++++ Text segment

My 3 year average MPG for May is 36.3MPG, so far this month after this update I'm up 1.8MPG.


----------



## bostonboy (Apr 8, 2015)

I was at the dealer yesterday & I had no recall or update. They did say there was a something for low coolant coming from the manufacture. But no update to the ecu. 2014 cruze ltz me


----------



## Robby (Mar 1, 2013)

Bostonboy......the reflash applies to model year 2011/2013....your 14 is in the clear.

Rob


----------



## wasney (Mar 3, 2015)

Has anyone taken their cruze in for the update with a cold air intake? Im worried they might say something.


----------



## CruzeRS253 (May 9, 2015)

Scheduled for the 12th.Fingers crossed lol.


----------



## theburro (Apr 7, 2013)

wasney said:


> Has anyone taken their cruze in for the update with a cold air intake? Im worried they might say something.


My car has the K&N intake. They performed the recall without hesitation. I don't even think they pop the hood, honestly. I would imagine it's all done through the OBD-II port. 

This issue isn't a warranty-issue anyway (not that an intake would void your warranty). I have 44,000 miles, so I'm not even in warranty. They still gave me a nice loaner while they performed the recall.


----------



## JerTM (Dec 12, 2014)

As a GM Tech, and every one of my coworkers, couldn't care less if you have an intake on it. I get paid by GM to program a computer, get paid about $6 to do it.


----------



## bostonboy (Apr 8, 2015)

Robby said:


> Bostonboy......the reflash applies to model year 2011/2013....your 14 is in the clear.
> 
> Rob


Thanks rob
This is my 1st new car. I always bought cheaper used cars but used cars seem to be going up in value.


----------



## teerow707 (May 8, 2015)

jblackburn said:


> Time for a valve cover. PCV disc is bad.


Bingo. The ECM update didn't cause this problem; it only pointed it out. The dealership replaced my valve cover (under warranty) and car is running perfectly. No more codes or warnings.


----------



## camaro69 (Jul 1, 2015)

I took car in for something else and they re-programmed it, loss of power ns gas mileage went from 34 to 28


----------



## Merc6 (Jun 8, 2013)

++++++++
++++ Provided material

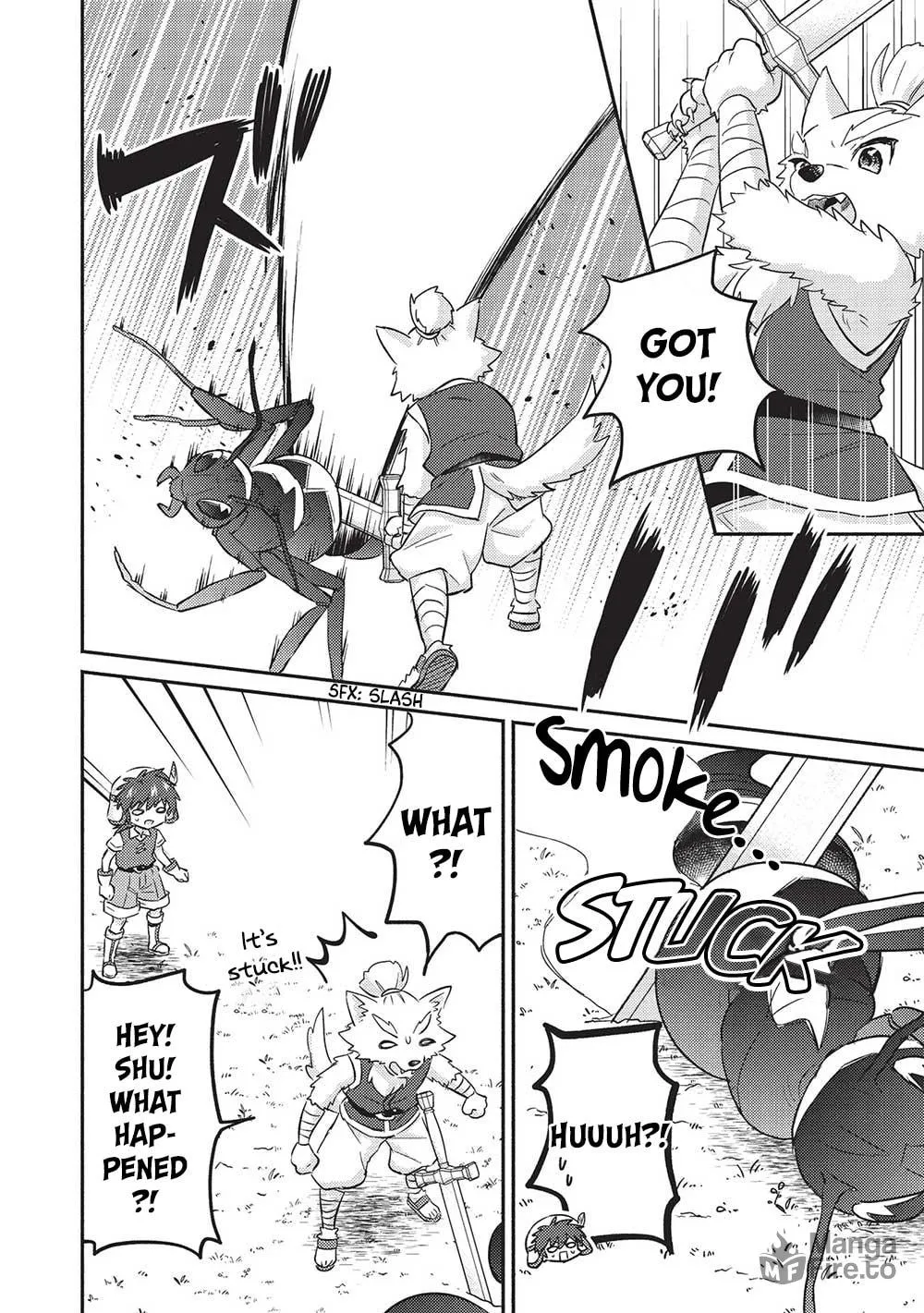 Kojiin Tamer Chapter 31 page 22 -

++++++++
++++ Provided material

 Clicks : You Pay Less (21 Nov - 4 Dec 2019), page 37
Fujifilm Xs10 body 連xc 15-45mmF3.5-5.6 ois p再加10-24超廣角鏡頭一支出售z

++++++++
++++ Provided material

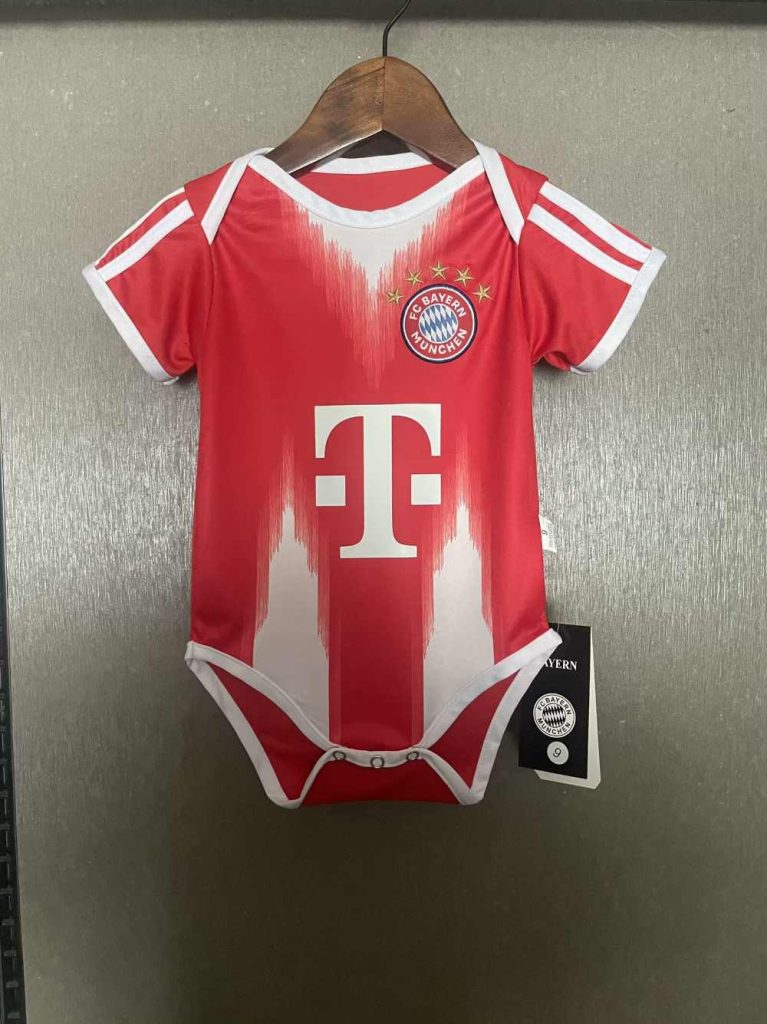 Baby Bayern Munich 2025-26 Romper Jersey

++++++++

Activity list:
**a.** Decide whether each statement agrees with the forum thread: (i) theburro's car was still under warranty when the recall was performed; (ii) Robby says the reflash applies to model year 2011/2013; (iii) teerow707's dealership replaced the valve cover under warranty. For each, answer yes or no and quote the words of the forum thread that decide it.
**b.** Quote the forum thread between "## theburro (Apr" and "the OBD-II port.", inclusive.
The records stand apart from the forum thread as separate material.

Answer section:
**a.**
(i) No: "I have 44,000 miles, so I'm not even in warranty."
(ii) Yes: "the reflash applies to model year 2011/2013"
(iii) Yes: "The dealership replaced my valve cover (under warranty)"

**b.**
## theburro (Apr 7, 2013)

wasney said:


> Has anyone taken their cruze in for the update with a cold air intake? Im worried they might say something.


My car has the K&N intake. They performed the recall without hesitation. I don't even think they pop the hood, honestly. I would imagine it's all done through the OBD-II port.